**Selected passage:**

+ + +

As far as other composers arranging other composers' work, I suppose Bruckner was so intent on having his pieces performed that he didn't object outright to cuts by others. I think that loosely fits into the "arranging" category.

Erik Satie didn't mind Debussy orchestrating two of his Gymnopedies, even though it ended up sounding more like Debussy than Satie.


----------



## Jeremy Marchant (Mar 11, 2010)

Arrangements are far more common than you seem to think - if only for expediency of performance.

However, when the composer is living, you have to remember copyright. When I arranged Philip Glass's _Songs from liquid days_ for soloists, chorus and orchestra, I first had to get permission from Chester Music (Glass's publisher outside the US: I am in the UK) before I could even copy the notes into Sibelius.

When the arrangement was finished, Mr Glass sat with me in the stalls of the Royal Festival Hall (we had just been rehearsing for his sixtieth birthday concert), and went through my ms page by page, making a few suggestions (which I diplomatically interpreted as instructions) after which the arrangement became available - from Dunvagen in the US and Chester for the rest of the world (http://www.chesternovello.com/default.aspx?TabId=2432&State_3041=2&workId_3041=12818).

+ + +

**Aim of the task:**
In the thread on arranging music, whose permission was needed before Philip Glass's notes could be copied into Sibelius? The data after this point isn't needed.

+ + +

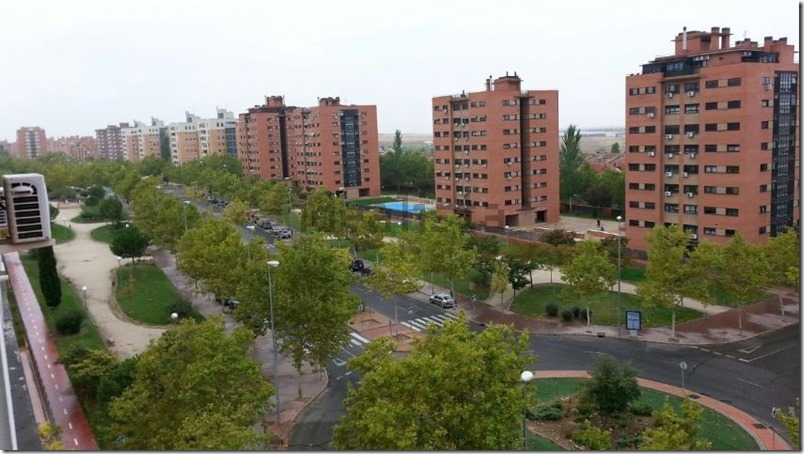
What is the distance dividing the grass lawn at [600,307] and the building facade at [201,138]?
280 feet

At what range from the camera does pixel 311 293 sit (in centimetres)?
1992

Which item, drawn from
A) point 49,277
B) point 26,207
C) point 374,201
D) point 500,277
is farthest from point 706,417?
point 374,201

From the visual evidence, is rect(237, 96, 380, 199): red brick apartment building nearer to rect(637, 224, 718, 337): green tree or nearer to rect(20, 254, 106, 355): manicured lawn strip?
rect(20, 254, 106, 355): manicured lawn strip

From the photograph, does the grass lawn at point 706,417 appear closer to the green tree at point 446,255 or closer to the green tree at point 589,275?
the green tree at point 589,275

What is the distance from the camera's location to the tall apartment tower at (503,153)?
47406 mm

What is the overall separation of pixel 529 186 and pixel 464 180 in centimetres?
464

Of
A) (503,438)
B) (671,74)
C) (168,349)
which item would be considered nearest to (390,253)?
(168,349)

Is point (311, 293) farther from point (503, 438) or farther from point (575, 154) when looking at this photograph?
point (575, 154)

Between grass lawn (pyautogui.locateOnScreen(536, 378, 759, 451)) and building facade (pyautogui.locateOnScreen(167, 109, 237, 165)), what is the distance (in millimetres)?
→ 94579

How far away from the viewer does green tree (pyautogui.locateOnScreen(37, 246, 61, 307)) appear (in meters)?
29.7

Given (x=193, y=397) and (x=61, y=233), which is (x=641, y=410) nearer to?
(x=193, y=397)

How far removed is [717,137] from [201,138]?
93575 millimetres

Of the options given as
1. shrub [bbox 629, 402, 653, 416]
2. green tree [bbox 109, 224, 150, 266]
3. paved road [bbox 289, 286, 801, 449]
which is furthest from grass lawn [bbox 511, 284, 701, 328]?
green tree [bbox 109, 224, 150, 266]

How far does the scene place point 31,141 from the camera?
169 meters
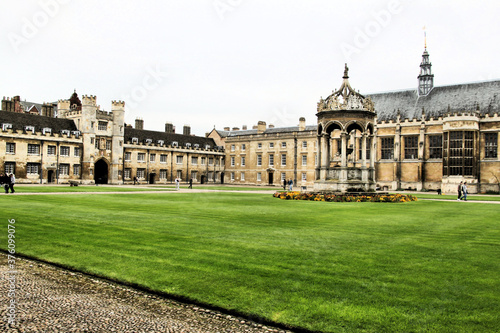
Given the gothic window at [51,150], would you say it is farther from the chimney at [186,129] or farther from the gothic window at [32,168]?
the chimney at [186,129]

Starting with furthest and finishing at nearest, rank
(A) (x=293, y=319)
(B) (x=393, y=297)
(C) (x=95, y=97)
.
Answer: (C) (x=95, y=97) → (B) (x=393, y=297) → (A) (x=293, y=319)

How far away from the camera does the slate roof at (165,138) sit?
228 ft

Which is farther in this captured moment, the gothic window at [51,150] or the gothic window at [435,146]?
the gothic window at [51,150]

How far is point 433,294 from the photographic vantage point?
630 centimetres

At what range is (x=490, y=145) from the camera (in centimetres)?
4884

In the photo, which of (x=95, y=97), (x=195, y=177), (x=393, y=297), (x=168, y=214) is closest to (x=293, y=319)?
(x=393, y=297)

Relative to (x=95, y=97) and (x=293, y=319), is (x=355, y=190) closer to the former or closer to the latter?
(x=293, y=319)

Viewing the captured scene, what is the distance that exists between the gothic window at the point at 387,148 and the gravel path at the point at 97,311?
5461 cm

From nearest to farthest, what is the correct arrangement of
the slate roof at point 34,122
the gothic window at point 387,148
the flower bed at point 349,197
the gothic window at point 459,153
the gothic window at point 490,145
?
1. the flower bed at point 349,197
2. the gothic window at point 490,145
3. the gothic window at point 459,153
4. the slate roof at point 34,122
5. the gothic window at point 387,148

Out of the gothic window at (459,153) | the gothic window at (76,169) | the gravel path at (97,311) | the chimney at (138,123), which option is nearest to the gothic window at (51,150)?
the gothic window at (76,169)

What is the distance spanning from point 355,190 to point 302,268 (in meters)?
23.9

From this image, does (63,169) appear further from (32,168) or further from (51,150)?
(32,168)

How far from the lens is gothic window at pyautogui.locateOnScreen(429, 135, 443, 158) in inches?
2062

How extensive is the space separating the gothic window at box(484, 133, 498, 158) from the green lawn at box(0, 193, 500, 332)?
132ft
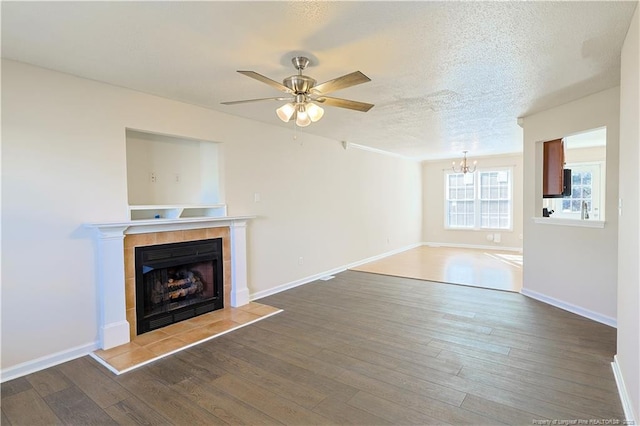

+ + +

**Result:**
Chester Music, Glass's publisher outside the US.